Ленин оказался истинным имяславцем, отказавшимся от Марксовой науки, но превратившим имя Маркса в сгусток революционной энергии. Стоит вдуматься в характеристику Степуном Ленина, чтобы осознать, почему в революционном бреду Россия твердила имя немца Маркса, не восприняв абсолютно его рационализма. «Догматик и изувер, фанатик и начетчик», — так называл Степун вождя Октябрьской революции, поясняя далее, что «он, несмотря на весь свой интернационализм, гораздо органичнее вписывается в духовный пейзаж исторической России, чем многие, хорошо понимавшие реальные нужды России общественно — политические деятели. В душе этого вульгарного материалиста и злостного безбожника жило что‑то древнерусское, что не только от Стеньки Разина, но, быть может, и от протопопа Аввакума. В формальной структуре и эмоциональном тембре его сознания было, как это ни странно сказать, нечто определенно религиозное. Он весь был нелепым марк — систским негативом национально — религиозной России». В этом, считал Степун, — все значение Ленина и вся его единственность. И главное заключается в том, «что в нем до конца раскрылась греховная сторона русской революции: ее Богоотступничество»[680].
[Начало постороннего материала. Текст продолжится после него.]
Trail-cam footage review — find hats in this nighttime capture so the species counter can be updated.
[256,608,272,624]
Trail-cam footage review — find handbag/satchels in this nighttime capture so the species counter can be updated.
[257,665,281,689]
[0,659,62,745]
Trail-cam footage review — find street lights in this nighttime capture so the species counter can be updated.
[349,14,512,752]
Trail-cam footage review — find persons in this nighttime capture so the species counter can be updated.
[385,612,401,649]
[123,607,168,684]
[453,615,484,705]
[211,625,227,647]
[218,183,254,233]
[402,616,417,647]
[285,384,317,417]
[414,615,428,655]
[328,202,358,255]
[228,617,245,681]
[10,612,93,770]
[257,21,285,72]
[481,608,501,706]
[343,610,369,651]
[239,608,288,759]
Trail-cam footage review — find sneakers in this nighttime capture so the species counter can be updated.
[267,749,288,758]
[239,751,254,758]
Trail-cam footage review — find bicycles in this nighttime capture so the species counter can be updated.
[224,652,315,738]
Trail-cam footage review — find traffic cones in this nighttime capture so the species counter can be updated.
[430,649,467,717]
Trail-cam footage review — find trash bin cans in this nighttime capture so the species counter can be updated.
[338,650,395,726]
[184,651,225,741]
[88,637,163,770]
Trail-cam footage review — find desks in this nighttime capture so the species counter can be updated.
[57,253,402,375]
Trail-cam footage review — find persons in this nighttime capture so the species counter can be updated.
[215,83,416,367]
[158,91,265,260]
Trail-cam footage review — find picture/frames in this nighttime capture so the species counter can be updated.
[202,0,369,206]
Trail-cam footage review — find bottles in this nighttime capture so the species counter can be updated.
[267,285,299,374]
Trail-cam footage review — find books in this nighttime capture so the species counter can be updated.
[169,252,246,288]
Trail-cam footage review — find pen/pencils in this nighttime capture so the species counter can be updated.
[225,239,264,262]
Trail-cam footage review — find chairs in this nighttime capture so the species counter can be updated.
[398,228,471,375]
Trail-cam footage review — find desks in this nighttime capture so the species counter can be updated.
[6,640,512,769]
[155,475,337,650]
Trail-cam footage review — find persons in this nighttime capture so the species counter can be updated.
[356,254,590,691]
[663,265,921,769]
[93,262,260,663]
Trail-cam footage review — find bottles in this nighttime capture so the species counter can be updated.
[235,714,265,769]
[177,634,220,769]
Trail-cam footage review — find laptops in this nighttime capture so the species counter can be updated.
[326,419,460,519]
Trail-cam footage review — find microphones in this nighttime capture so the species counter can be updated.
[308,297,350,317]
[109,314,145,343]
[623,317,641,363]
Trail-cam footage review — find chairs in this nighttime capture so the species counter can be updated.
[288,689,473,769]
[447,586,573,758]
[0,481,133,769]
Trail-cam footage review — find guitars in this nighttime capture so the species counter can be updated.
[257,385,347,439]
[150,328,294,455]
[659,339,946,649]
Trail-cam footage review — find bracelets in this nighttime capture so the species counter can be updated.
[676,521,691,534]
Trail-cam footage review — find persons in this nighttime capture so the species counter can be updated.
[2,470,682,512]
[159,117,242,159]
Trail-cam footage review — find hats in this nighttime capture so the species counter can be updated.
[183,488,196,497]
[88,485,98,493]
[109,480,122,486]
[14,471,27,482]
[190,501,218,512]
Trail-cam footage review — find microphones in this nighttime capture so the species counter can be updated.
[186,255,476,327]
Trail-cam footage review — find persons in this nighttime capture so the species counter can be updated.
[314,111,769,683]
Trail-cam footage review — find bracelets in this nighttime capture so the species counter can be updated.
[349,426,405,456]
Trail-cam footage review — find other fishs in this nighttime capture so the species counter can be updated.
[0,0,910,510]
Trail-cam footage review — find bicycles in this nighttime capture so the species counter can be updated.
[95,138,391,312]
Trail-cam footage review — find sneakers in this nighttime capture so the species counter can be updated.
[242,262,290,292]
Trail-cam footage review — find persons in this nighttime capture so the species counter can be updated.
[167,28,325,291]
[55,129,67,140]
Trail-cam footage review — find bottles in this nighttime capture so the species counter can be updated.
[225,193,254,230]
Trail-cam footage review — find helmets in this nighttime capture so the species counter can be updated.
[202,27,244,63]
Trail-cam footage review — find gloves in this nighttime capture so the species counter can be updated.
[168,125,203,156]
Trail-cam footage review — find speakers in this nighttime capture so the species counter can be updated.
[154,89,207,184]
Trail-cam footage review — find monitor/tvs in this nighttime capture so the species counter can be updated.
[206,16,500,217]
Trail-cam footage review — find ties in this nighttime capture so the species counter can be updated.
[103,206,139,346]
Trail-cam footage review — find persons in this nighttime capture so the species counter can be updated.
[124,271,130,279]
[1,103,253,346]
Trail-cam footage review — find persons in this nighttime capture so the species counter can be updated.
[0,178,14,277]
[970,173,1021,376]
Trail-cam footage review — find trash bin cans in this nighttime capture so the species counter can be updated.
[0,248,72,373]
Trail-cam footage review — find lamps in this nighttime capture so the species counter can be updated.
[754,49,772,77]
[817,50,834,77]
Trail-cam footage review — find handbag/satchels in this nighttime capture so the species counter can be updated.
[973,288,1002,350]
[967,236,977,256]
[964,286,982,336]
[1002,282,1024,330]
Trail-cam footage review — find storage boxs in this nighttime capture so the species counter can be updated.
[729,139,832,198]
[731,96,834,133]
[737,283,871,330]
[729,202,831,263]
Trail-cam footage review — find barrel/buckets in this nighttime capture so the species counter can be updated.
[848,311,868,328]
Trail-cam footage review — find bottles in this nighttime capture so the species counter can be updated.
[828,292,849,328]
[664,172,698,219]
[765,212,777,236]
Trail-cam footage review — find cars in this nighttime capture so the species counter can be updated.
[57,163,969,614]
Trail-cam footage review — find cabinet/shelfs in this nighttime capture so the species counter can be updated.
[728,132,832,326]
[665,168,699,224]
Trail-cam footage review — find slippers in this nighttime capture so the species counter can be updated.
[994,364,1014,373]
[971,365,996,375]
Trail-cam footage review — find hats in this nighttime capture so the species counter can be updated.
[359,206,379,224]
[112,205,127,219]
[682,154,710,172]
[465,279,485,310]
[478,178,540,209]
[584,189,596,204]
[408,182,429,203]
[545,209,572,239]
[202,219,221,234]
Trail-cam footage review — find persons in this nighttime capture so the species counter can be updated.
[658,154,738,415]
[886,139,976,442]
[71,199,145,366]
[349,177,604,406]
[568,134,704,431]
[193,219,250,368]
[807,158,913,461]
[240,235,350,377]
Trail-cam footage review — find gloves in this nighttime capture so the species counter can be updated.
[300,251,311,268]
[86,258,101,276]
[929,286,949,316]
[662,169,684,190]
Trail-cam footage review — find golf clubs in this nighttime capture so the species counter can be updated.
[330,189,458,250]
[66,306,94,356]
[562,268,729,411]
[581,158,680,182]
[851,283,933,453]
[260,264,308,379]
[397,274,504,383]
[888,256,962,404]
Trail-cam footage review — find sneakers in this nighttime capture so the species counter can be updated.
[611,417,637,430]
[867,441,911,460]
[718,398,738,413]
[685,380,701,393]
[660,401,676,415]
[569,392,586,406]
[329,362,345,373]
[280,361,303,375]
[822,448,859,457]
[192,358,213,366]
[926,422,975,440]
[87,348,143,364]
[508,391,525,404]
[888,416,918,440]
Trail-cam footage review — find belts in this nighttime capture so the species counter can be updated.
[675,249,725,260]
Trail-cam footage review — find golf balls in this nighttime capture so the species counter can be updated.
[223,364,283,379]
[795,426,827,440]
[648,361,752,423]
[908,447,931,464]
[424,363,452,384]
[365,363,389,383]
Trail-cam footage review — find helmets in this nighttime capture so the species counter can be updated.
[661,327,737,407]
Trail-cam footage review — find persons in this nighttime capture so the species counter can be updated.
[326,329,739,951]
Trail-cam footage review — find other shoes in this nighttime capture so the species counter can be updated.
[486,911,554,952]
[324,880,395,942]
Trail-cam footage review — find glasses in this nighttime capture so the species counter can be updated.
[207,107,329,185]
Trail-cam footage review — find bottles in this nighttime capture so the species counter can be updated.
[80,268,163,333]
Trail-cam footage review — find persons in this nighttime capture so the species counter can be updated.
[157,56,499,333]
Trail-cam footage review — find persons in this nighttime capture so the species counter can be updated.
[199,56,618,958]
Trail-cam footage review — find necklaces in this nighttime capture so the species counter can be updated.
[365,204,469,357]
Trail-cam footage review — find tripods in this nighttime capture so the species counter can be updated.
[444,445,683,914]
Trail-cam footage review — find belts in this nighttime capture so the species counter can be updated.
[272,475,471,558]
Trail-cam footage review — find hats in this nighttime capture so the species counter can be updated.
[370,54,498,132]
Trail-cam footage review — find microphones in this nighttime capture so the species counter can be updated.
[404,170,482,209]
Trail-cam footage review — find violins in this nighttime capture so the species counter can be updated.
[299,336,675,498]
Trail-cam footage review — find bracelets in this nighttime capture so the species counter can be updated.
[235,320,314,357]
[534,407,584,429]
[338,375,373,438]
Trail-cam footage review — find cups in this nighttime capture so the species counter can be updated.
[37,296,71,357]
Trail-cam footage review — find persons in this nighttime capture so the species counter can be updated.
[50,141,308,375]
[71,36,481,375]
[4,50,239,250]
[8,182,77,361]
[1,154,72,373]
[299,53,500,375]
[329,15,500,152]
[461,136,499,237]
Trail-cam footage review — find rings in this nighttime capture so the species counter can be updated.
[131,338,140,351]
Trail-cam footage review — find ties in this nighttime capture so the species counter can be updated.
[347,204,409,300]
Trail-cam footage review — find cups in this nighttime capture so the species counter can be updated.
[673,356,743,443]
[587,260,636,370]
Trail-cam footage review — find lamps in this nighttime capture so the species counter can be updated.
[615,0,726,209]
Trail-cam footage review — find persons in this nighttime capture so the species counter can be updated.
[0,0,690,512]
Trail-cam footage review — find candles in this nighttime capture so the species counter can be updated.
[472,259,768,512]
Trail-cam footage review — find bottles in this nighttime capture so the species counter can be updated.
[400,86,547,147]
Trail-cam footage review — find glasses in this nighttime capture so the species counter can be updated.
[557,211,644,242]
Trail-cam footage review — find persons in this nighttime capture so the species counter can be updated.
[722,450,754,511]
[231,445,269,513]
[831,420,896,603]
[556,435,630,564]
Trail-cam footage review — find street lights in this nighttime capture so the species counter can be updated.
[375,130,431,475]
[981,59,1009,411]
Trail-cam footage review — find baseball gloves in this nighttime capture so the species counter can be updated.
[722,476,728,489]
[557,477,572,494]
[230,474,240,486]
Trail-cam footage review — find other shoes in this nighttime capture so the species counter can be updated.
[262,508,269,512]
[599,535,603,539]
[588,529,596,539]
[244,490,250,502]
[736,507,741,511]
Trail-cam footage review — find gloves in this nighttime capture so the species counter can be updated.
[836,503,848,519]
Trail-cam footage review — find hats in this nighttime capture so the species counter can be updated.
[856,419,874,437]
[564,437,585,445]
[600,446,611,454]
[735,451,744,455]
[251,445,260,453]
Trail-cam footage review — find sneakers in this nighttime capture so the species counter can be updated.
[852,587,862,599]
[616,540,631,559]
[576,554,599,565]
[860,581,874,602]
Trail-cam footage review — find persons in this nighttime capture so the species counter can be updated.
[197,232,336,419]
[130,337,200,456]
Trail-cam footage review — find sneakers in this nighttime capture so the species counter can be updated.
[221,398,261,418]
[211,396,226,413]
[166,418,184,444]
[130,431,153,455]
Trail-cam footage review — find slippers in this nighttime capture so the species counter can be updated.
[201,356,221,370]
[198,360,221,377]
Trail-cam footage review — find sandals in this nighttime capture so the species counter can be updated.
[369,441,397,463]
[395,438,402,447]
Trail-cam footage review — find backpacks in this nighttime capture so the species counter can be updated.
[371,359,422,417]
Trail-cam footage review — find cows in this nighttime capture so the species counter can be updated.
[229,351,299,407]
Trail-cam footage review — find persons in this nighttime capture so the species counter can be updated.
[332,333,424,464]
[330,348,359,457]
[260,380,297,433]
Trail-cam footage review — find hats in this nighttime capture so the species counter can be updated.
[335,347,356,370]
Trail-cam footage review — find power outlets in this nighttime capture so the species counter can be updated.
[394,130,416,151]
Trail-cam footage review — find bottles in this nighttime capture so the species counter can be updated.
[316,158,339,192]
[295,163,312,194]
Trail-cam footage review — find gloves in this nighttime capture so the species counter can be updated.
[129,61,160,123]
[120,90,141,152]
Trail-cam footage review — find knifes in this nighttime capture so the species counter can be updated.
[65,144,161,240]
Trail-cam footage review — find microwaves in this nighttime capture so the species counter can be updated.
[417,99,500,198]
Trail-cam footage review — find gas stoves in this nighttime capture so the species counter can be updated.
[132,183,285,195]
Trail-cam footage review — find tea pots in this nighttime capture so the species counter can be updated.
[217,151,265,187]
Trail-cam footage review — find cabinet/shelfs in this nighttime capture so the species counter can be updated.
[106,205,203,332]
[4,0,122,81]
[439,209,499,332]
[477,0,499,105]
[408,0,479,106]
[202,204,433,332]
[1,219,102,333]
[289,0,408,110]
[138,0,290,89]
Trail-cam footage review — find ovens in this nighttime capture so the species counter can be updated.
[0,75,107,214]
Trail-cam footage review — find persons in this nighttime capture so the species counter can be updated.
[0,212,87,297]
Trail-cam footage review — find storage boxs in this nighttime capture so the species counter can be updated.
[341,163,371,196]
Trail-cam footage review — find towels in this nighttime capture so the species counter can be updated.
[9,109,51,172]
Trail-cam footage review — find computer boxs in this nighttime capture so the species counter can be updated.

Имени Владимир, как никакому другому имени, Флоренский приписывал магическую силу власти, что на фоне Ленина выглядело просто рассказом о вожде. «Владимиру свойственно распространительное о себе мнение, мечта о себе, мысленное предвосхищение будущего своего значения в мире, разговор о своих подвигах, открытиях, власти и т. д., т. е. обо всем этом в будущем. Но, внушая себе мысль о будущем величии, как о настоящем, Владимир сравнительно легко и окружающих вовлекает в магический круг своего нетрезвого сознания (курсив мой. — В. К.). Тогда нередко случается, что эти мечтания оказываются признанными и на некоторое, короткое время, Владимир в самом деле представляется владетелем дум всего мира; это почти призрачное величие — чародейски построенный в ночь дворец. Признак его призрачности между прочим и решительное недопущение и со стороны самого Владимира и со стороны окружающих, подчинившихся его чарам, исследовательски отнестись к строению, пощупать его, вообще как‑либо подвергнуть проверке. Необходимо или подчиниться массовому гипнозу около Владимира, или отойти врагом, по крайней мере будучи объявленным за такового»[681]. Надо сказать, что книга «Имена» написана в 1923–1926 гг., когда имя Ленина не сходило со страниц газет и речей партийно — правительственной верхушки.